Renchérir, ce n’est pas seulement la caresser dans le sens du poil. C’est aussi accentuer mon impression d’être son gigolo, son accessoire. Je suis son sac à main puisqu’elle en change, au même titre que ses amants, au gré de ses humeurs. C’est dégradant et je crois que mon semblant de fierté s’est manifesté d’un pincement au cœur. Je n’en suis pas certain. Je l’ai ignoré, comme du reste…j’en viens au fait, enfin, et Dieu que je déteste sa réaction. Je n’aime pas la façon dont elle m’a observée, la manière dont elle m’a tendu mon verre, l’air conquérant sur les lèvres. Elle me rappelle alors que je suis le débiteur, celui qui supplie et, histoire de me voiler la face, je me suis débattu. « Pourquoi faire ? Tu as très bien compris. Et, c’est toi la spécialiste. Je ne suis pas là pour t’amuser… » Je porte mal le costume du protestataire ou de l’inquisiteur en dehors d’une salle d’interrogatoire. La preuve étant, je suis déstabilisé par sa question. Pourquoi est-ce qu’il l’intéresse mon job ? N’est-ce pas trop soudain ? Que sait-elle ? Comment l’aurait-elle appris ? L’un de ses sbires m’aurait-il démasqué ? J’ai toujours sur que le risque existait. Sauf qu’à force d’agir en toute impunité, je l’ai oublié.
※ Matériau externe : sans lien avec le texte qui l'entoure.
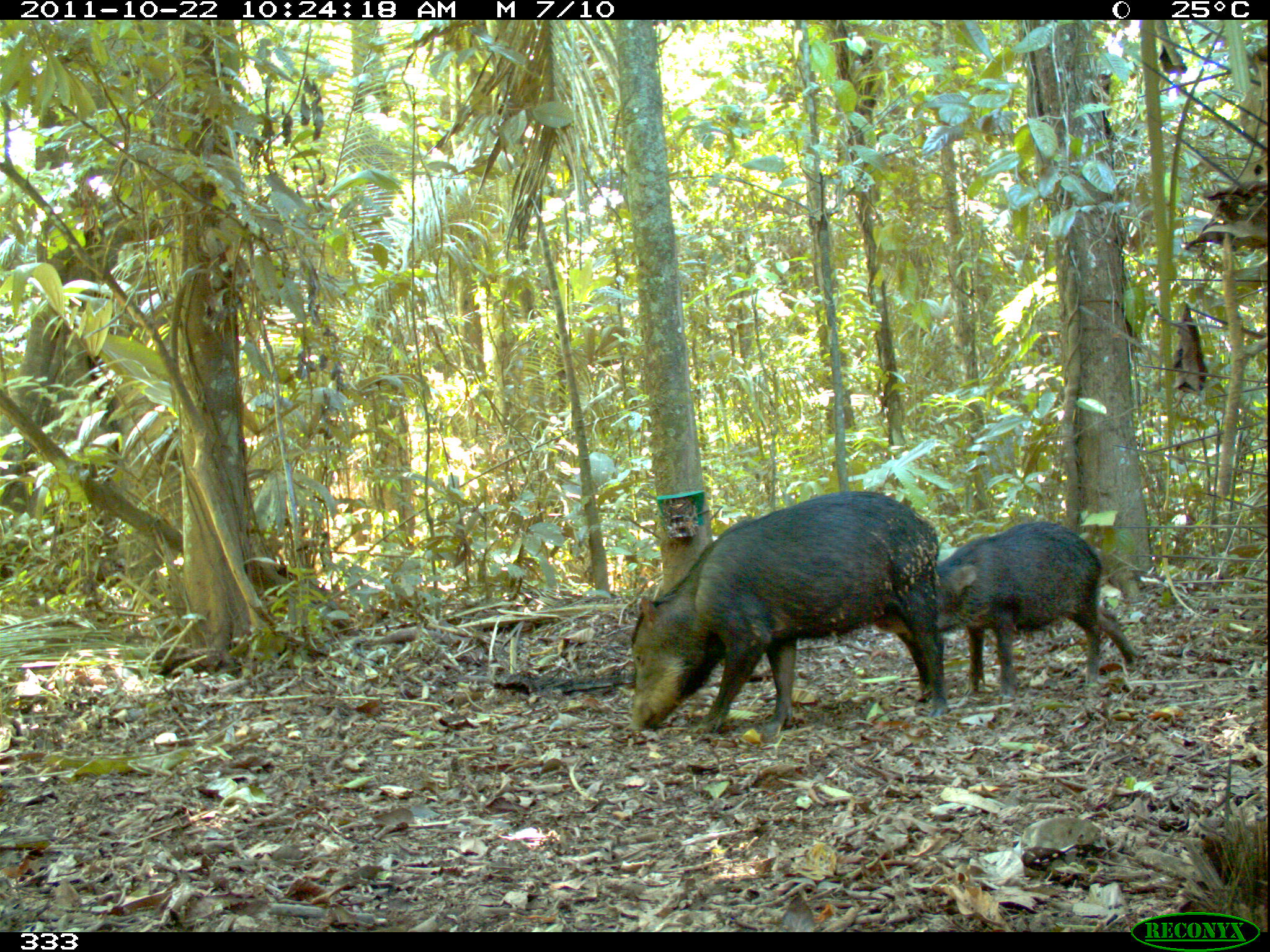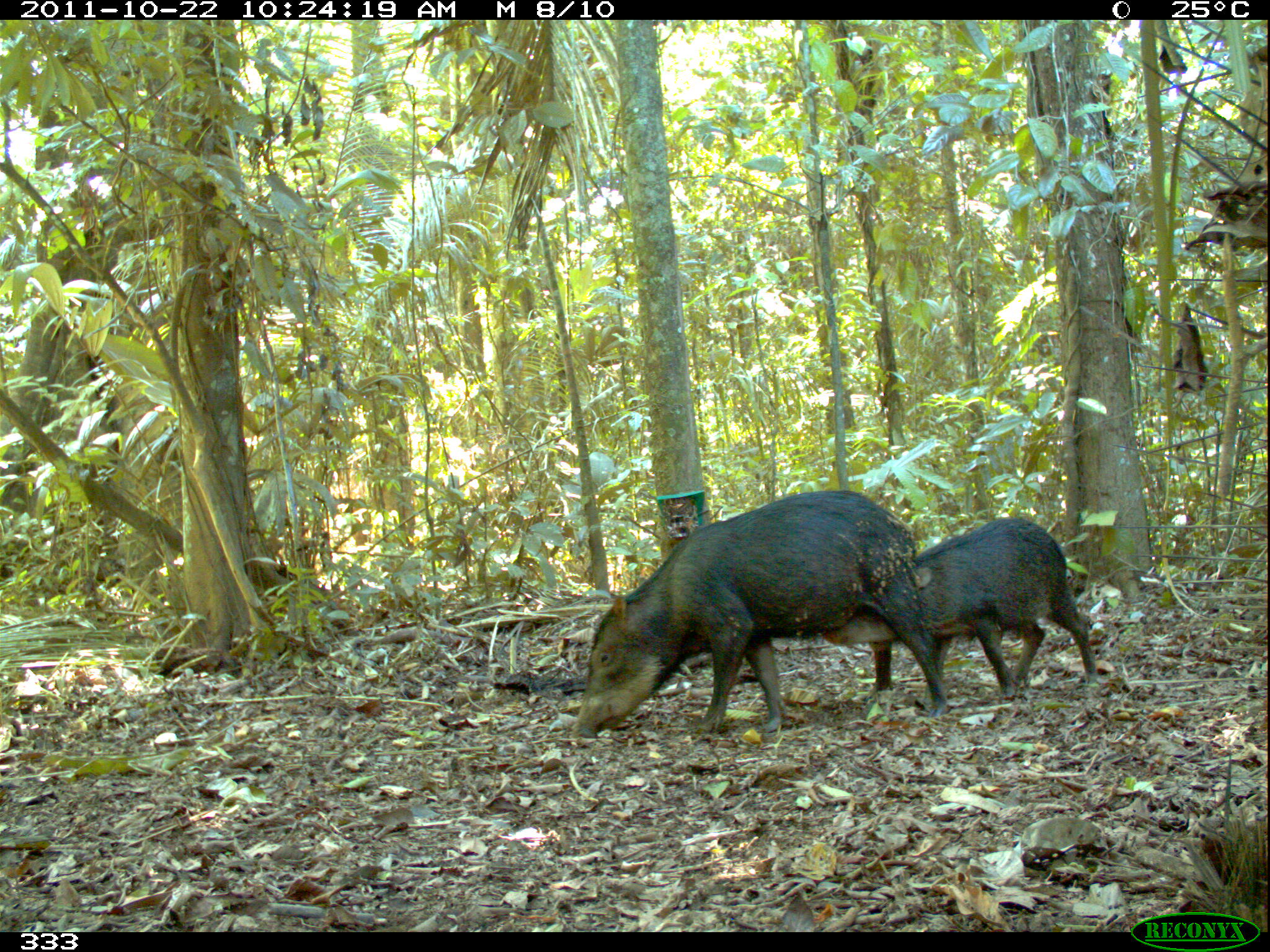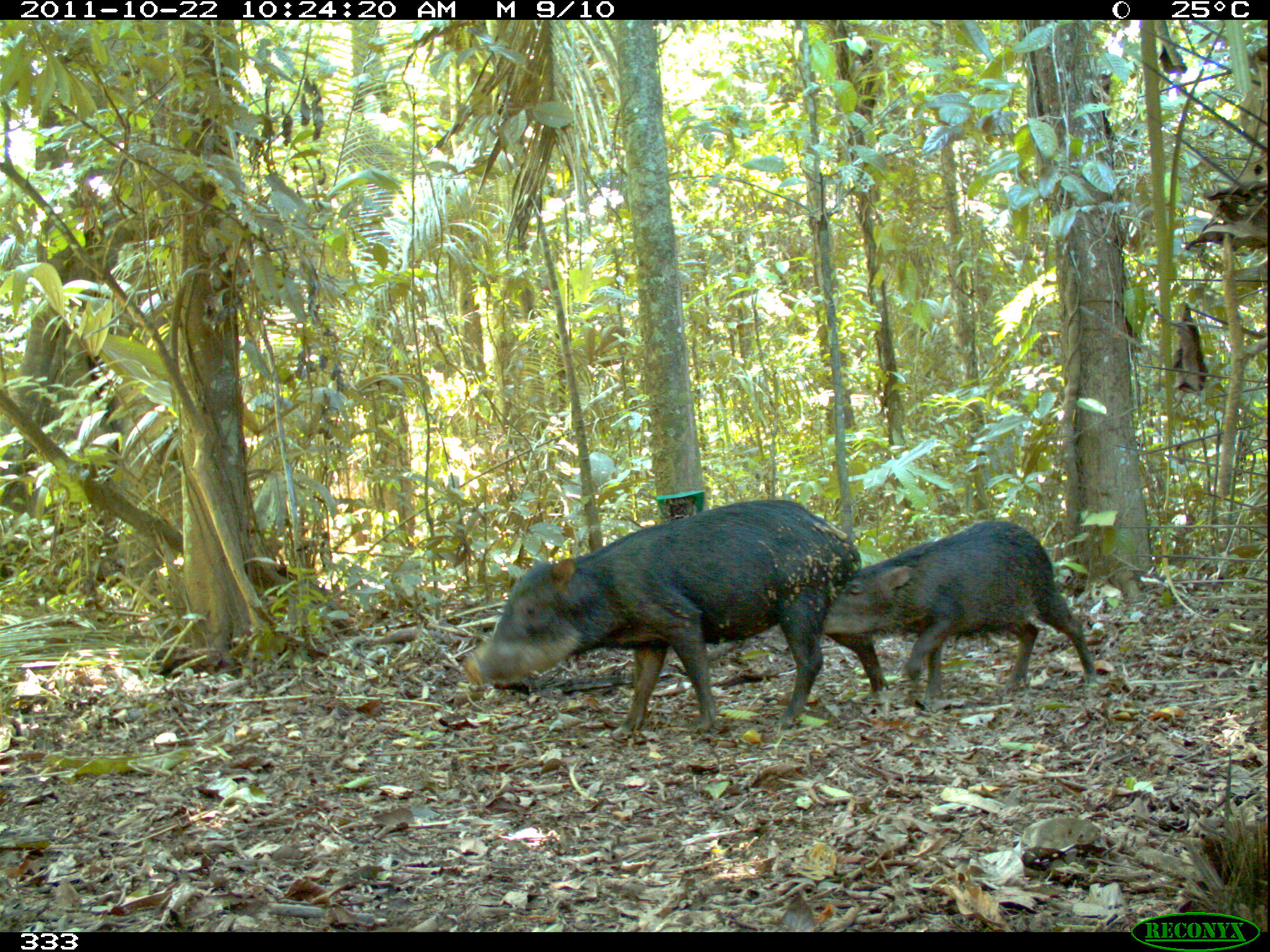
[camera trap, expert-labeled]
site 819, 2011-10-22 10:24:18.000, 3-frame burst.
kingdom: Animalia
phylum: Chordata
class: Mammalia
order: Artiodactyla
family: Tayassuidae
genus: Tayassu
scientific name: Tayassu pecari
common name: white-lipped peccary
Alors, le visage blême, je manque de réactivité : je bégaie : « Euh… je… Qu’est-ce ça peut foutre en fait ? C'est quoi toutes ces questions ? A quoi tu joues, en fait ? » Embêté, déçu de moi-même, je me suis gratté l’arrière de la nuque et, si j’ai ri, la mélodie a résonné avec nervosité quand je me suis levé maladroitement. Aurais-je souhaité taire ô combien je me sens acculé que ce serait raté.




C'est l'histoire d'un homme qui tombe d'un immeuble de 50 étages. Le mec, au fur et à mesure de sa chute, il se répète : "Jusqu'ici tout va bien. Jusqu'ici tout va bien. Jusqu'ici, tout va bien." Mais, l'important c'est pas la chute, c'est l'atterrissage.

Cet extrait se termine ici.